#### Required work
Return each line of the records that contains the word "camera".

>> start Provided information

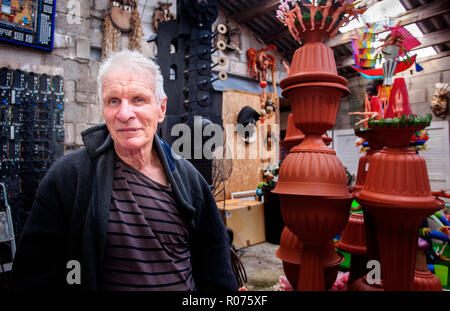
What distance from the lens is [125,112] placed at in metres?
0.95

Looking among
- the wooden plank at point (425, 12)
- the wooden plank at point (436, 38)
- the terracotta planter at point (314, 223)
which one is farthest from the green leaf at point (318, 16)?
the wooden plank at point (436, 38)

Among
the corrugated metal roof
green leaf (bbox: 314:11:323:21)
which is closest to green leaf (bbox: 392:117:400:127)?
green leaf (bbox: 314:11:323:21)

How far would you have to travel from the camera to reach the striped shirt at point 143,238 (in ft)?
2.97

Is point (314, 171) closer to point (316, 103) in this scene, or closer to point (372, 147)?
point (316, 103)

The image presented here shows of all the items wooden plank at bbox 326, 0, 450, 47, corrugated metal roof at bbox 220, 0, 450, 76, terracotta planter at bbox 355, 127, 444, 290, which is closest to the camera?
terracotta planter at bbox 355, 127, 444, 290

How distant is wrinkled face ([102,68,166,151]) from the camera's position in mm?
959

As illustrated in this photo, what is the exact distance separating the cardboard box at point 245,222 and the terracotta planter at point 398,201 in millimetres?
2479

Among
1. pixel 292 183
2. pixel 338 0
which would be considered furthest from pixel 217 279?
pixel 338 0

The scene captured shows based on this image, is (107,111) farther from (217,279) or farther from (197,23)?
(197,23)

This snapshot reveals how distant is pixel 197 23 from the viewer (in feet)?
8.22

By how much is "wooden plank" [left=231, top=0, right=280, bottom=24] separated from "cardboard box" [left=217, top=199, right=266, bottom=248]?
3.51 meters

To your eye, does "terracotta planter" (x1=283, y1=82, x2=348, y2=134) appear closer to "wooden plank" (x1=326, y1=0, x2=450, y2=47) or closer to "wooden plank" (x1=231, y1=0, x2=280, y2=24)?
"wooden plank" (x1=326, y1=0, x2=450, y2=47)

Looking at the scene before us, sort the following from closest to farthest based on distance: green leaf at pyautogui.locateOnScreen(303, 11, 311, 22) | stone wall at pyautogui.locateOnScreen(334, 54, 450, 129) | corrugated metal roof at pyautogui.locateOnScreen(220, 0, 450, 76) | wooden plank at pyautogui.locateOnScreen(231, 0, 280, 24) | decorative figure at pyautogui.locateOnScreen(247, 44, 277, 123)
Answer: green leaf at pyautogui.locateOnScreen(303, 11, 311, 22), corrugated metal roof at pyautogui.locateOnScreen(220, 0, 450, 76), stone wall at pyautogui.locateOnScreen(334, 54, 450, 129), wooden plank at pyautogui.locateOnScreen(231, 0, 280, 24), decorative figure at pyautogui.locateOnScreen(247, 44, 277, 123)

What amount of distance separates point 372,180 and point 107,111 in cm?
130
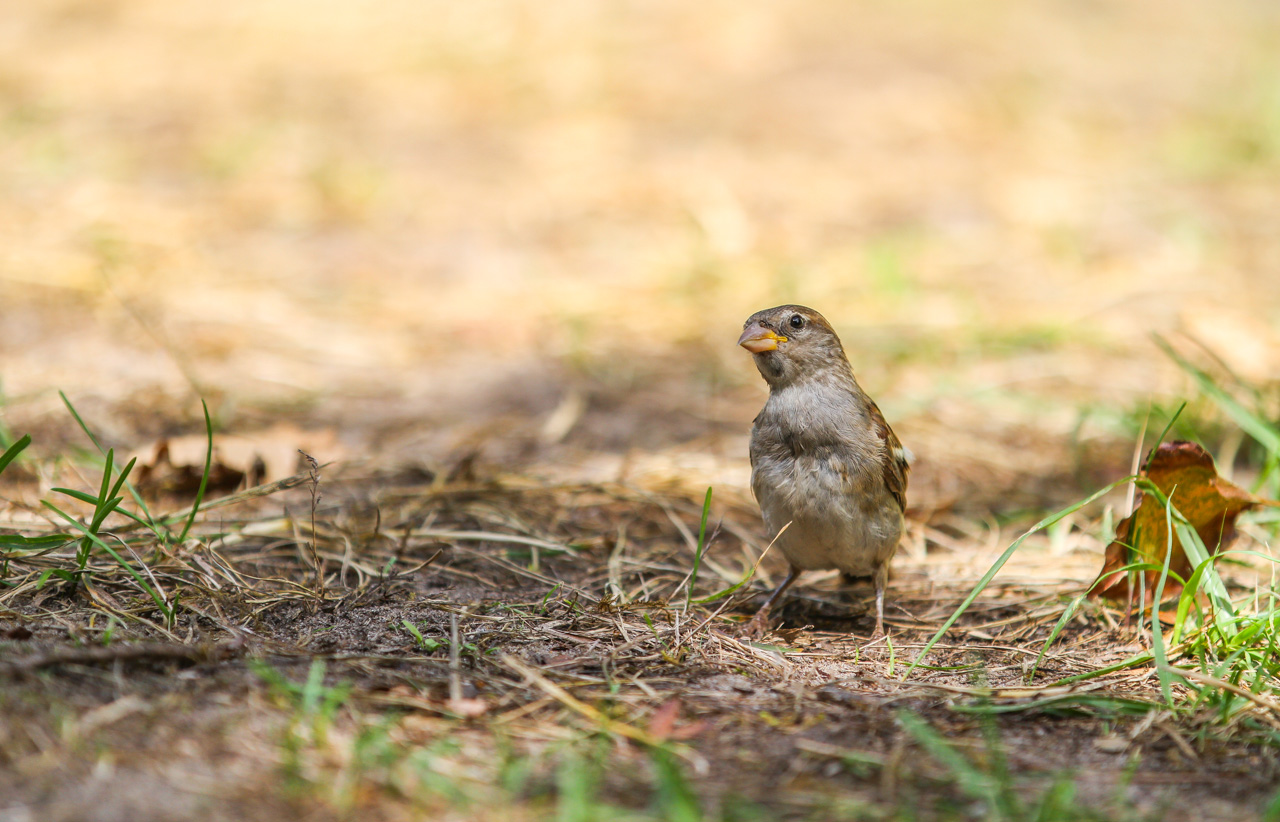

>> end Provided information

#### Exercise output
How far would you have to travel from the camera to reach the striped shirt at point 143,238 (in ft)?
The image presented here shows of all the items wooden plank at bbox 326, 0, 450, 47, corrugated metal roof at bbox 220, 0, 450, 76, terracotta planter at bbox 355, 127, 444, 290, which is closest to the camera?
How distant is wrinkled face ([102,68,166,151]) from the camera's position in mm?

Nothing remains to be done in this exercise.